The tourist areas of Praha are pretty regularly policed by foot patrols, despite this lack of something to do. The unsettling part was the appearance of patrol teams that looked nothing like ordinary cops. They were dressed head to foot in black and looked altogether more like commandos than cops. This was right down to the assault rifles they carried and the fact they had none of the other usual police gear such as visible handcuffs, clubs, etc.. The semi-automatic weapons they carried looked like they wouldn't make decent clubs. So I guess that if get on their wrong side they basically have one major option. These guys would usually come out when the sun went down. Hey, we are close to Romania after all. They did nothing that I could see except walk around and look intimidating.

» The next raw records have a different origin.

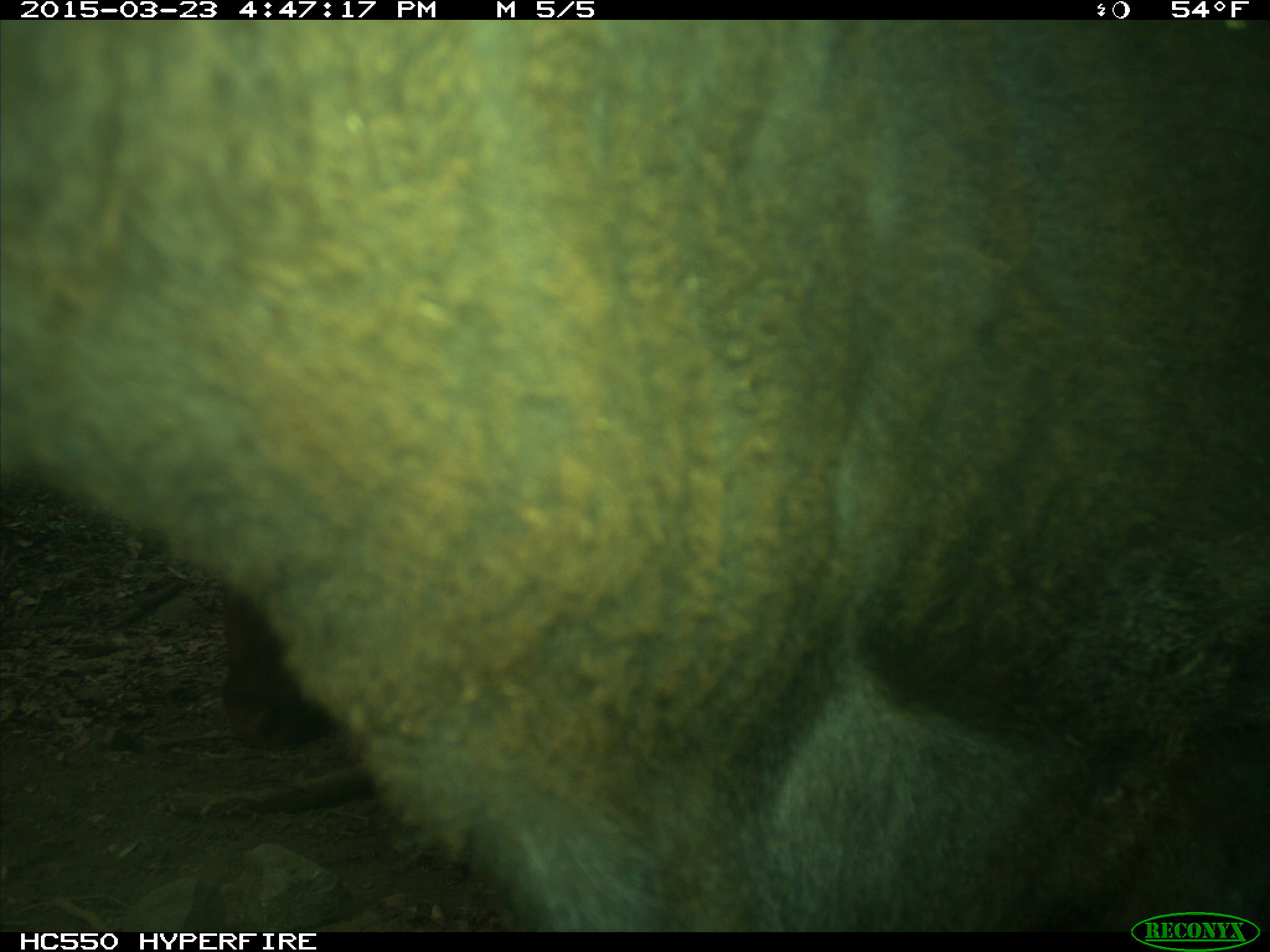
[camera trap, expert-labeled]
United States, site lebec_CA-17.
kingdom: Animalia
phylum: Chordata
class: Mammalia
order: Artiodactyla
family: Bovidae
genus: Bos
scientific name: Bos taurus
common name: domestic cow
Bos taurus (domestic cow).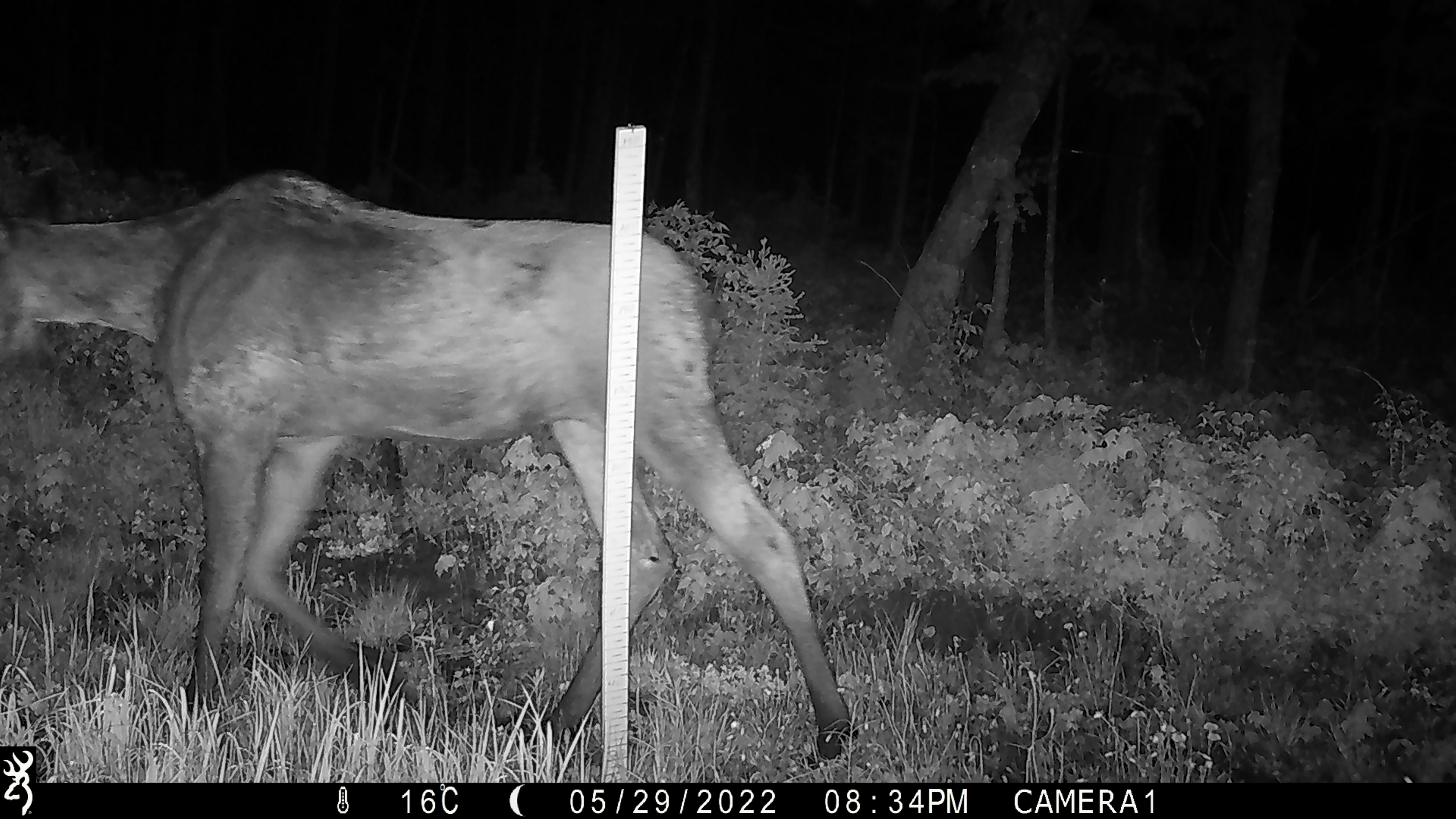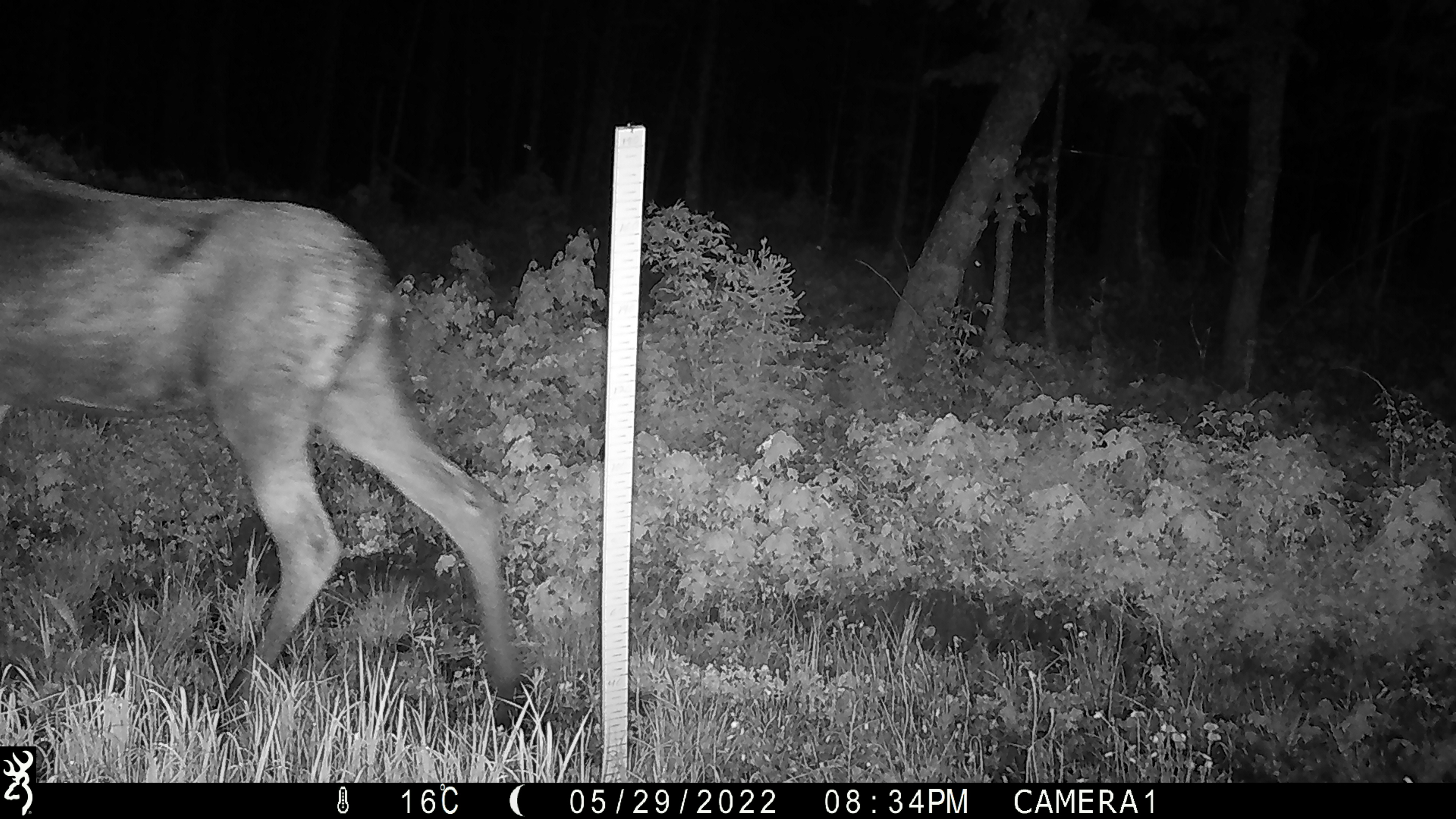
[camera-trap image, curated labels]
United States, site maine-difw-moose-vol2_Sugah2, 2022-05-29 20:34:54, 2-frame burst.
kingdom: Animalia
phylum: Chordata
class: Mammalia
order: Artiodactyla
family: Cervidae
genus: Alces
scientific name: Alces alces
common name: moose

Well, I guess that you can sum it up by saying that they were just doing nothing, but they definitely were doing it with a sense of style.
Unlike Spanish police they didn't even have to make a serious effort to do nothing. The objective situation carried them along quite well.
The Czech Republic also has a large number of rent-a-cops. Increasingly so do many other places I guess. One section of these actually "does something", the subway ticket checkers. The subways in Praha, like those in Vienna and the public transport in Venice (boats actually) run on the honour system. You are required to buy tickets, but nobody actually checks you at the door to the train, and there are no electronic barriers to entrance. But there are rent-a-cops roaming the system doing spot checks. If you get caught the money for the fine is handed over on the spot. Needless to say the subway systems probably only sees a fraction of what is extorted under these conditions. These guys I actually saw doing something, mostly harassing younger people. What impressed me about them was their size- much bigger than 90% of the Czech cops you see on the street, and more intimidating in their own way than the guys with the assault rifles. When Gary the friendly Gorilla tells you to give him money you fork it over in hopes he won't lose his adjective. Never had a talk with these guys. Never wanted to.
More on public transit and "border guards" in Europe later. That's another great reason to love Praha as is the do nothing nature of the police and the circumstances that lead to same.